Prompt:
Swap "gray rock" for "boulder" in the lines of the records starting at the line that contains "Between point 1015,770" and ending at the line that contains "0.64 meters". Write out only those lines with nothing else changed.

Spatial question entries:
++++++++++++++++++++

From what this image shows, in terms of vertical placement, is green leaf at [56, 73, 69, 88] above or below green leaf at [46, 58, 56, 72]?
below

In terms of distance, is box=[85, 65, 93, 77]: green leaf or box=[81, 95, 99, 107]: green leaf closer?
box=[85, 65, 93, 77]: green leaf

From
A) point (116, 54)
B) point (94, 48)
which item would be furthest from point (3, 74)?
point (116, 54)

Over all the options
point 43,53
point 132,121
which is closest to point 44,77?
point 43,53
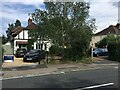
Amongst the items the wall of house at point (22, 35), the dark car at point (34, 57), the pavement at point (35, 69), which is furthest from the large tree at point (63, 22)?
the wall of house at point (22, 35)

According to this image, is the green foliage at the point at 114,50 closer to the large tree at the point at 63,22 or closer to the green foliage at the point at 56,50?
the large tree at the point at 63,22

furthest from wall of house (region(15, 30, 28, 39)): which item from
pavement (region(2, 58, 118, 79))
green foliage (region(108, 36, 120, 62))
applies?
pavement (region(2, 58, 118, 79))

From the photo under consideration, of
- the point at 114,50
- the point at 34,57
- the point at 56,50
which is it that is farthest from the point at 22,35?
the point at 56,50

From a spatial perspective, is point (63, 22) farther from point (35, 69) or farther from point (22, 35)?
point (22, 35)

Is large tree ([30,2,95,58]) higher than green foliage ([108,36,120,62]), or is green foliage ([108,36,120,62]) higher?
large tree ([30,2,95,58])

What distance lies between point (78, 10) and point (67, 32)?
2674 mm

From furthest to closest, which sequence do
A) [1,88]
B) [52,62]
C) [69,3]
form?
[69,3] < [52,62] < [1,88]

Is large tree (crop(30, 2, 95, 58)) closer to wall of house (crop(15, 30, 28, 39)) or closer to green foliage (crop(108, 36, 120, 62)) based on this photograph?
green foliage (crop(108, 36, 120, 62))

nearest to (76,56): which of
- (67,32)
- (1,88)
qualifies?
(67,32)

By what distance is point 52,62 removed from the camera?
2606cm

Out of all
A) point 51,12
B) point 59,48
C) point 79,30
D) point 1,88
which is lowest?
point 1,88

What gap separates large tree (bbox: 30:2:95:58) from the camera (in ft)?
89.1

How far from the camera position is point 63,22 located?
89.7ft

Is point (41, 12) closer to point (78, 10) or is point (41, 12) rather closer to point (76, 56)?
point (78, 10)
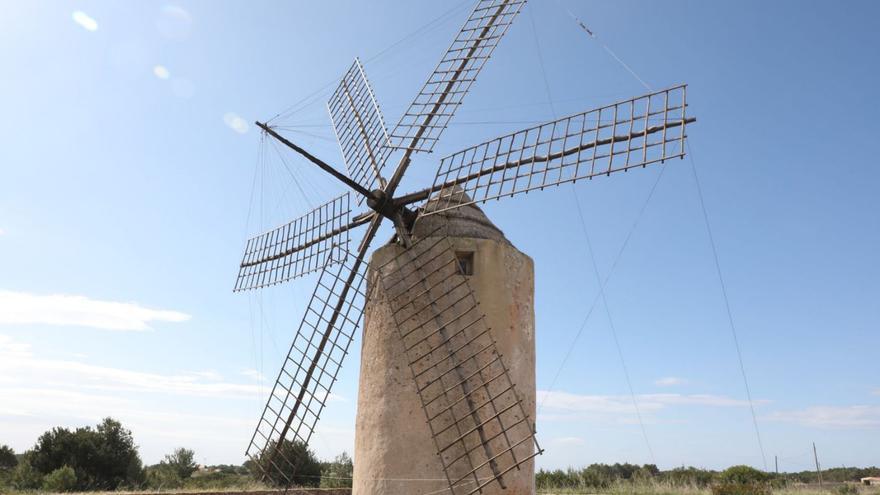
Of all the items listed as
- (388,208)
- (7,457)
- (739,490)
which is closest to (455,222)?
(388,208)

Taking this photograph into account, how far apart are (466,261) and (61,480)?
11.5 m

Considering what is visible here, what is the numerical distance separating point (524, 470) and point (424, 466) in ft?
3.06

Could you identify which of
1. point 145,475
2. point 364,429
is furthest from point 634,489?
point 145,475

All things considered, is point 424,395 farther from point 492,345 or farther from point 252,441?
point 252,441

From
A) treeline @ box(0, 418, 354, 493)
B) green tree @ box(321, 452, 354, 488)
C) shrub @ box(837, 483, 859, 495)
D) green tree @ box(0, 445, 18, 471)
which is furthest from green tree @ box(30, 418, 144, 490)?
shrub @ box(837, 483, 859, 495)

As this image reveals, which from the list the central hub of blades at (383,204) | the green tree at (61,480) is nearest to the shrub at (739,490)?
the central hub of blades at (383,204)

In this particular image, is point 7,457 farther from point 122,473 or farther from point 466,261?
point 466,261

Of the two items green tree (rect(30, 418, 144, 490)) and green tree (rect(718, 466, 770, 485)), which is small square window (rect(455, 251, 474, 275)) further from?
green tree (rect(30, 418, 144, 490))

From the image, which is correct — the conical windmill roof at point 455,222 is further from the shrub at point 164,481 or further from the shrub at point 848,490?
the shrub at point 164,481

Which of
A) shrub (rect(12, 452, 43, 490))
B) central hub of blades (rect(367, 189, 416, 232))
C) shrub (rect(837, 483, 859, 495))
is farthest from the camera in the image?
shrub (rect(12, 452, 43, 490))

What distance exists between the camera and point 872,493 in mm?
11547

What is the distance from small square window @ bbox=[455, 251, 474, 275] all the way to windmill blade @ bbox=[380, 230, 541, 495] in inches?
6.2

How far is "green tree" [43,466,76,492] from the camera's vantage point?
13.3m

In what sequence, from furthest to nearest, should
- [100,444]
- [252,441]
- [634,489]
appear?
[100,444] < [634,489] < [252,441]
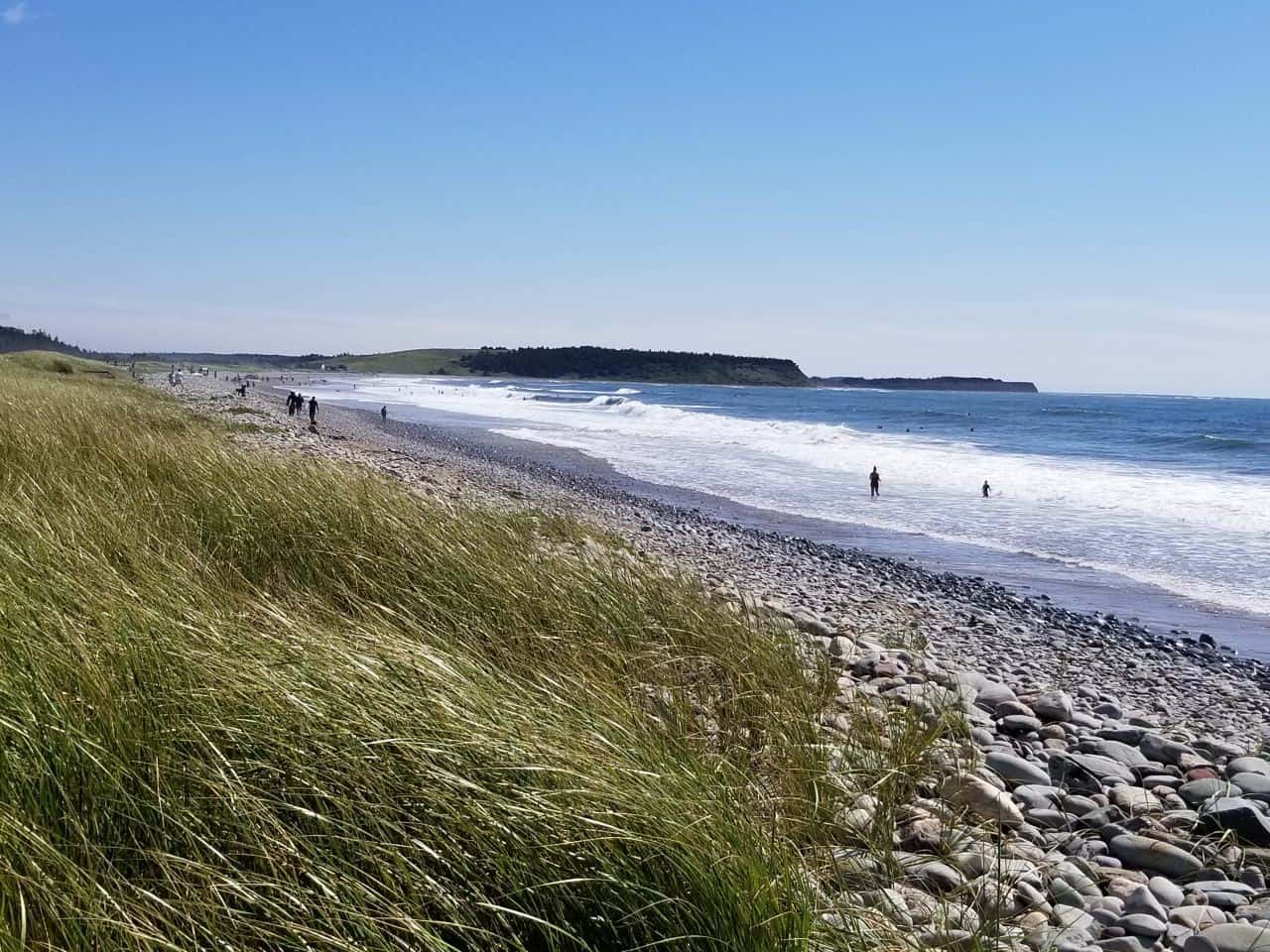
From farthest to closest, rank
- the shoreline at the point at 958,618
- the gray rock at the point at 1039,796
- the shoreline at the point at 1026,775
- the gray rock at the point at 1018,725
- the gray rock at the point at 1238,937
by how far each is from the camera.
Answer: the shoreline at the point at 958,618 < the gray rock at the point at 1018,725 < the gray rock at the point at 1039,796 < the shoreline at the point at 1026,775 < the gray rock at the point at 1238,937

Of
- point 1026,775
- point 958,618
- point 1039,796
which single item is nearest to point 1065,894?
point 1039,796

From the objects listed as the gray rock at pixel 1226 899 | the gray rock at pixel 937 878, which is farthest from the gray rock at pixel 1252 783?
the gray rock at pixel 937 878

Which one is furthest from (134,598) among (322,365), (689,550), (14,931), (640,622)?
(322,365)

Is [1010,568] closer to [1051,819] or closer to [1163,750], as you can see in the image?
[1163,750]

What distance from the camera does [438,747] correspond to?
110 inches

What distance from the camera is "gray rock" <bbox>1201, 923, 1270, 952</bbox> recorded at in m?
3.10

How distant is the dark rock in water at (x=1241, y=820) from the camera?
414 centimetres

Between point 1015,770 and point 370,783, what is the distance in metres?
3.34

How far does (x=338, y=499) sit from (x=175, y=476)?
63.5 inches

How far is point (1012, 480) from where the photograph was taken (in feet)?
89.9

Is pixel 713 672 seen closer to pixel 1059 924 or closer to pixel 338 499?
pixel 1059 924

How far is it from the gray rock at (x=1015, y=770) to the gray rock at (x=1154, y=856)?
0.64 meters

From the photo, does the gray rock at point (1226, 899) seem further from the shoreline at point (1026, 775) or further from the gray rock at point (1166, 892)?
the gray rock at point (1166, 892)

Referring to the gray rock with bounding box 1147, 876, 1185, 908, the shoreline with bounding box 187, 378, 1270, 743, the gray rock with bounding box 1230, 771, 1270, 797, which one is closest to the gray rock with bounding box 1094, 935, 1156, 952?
the gray rock with bounding box 1147, 876, 1185, 908
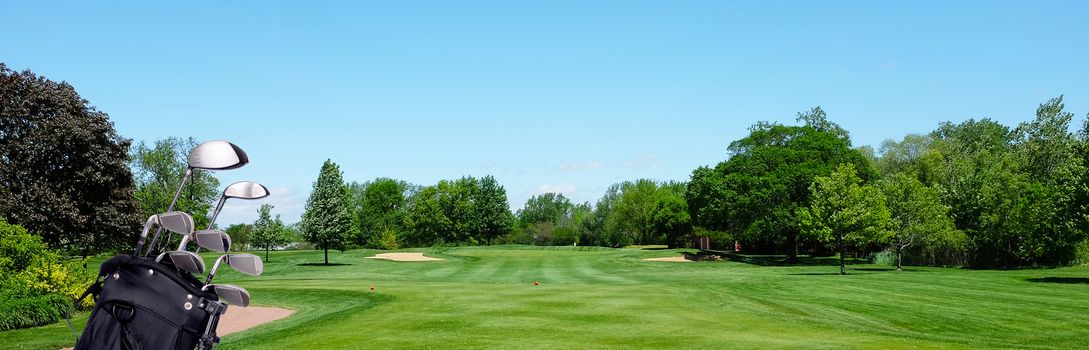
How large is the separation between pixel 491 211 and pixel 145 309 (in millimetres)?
121119

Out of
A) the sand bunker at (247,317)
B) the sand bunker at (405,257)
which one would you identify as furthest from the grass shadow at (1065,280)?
the sand bunker at (405,257)

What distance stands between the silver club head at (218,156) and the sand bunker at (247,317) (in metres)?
17.3

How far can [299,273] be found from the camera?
55406 millimetres

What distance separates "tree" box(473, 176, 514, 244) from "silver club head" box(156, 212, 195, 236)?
120140 mm

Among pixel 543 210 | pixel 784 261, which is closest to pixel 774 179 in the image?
pixel 784 261

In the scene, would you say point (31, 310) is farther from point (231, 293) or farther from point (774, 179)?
point (774, 179)

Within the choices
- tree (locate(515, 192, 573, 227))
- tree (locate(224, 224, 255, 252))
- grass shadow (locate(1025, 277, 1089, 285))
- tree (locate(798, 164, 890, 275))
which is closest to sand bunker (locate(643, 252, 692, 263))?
tree (locate(798, 164, 890, 275))

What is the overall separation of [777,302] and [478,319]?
12.8 m

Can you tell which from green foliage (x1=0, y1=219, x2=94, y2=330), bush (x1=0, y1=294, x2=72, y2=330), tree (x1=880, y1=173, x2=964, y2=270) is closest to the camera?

++++++++++++++++++++

Solution to the problem:
Between point 1015,770 and point 370,783, what is the distance in metres?
3.34

How far does (x=338, y=499) sit from (x=175, y=476)?
63.5 inches

How far is point (1012, 480) from where the photograph was taken (in feet)?
89.9

Is pixel 713 672 seen closer to pixel 1059 924 or closer to pixel 338 499?
pixel 1059 924

How far is it from the boulder at (x=1015, y=770) to the boulder at (x=1154, y=856)?
0.64 meters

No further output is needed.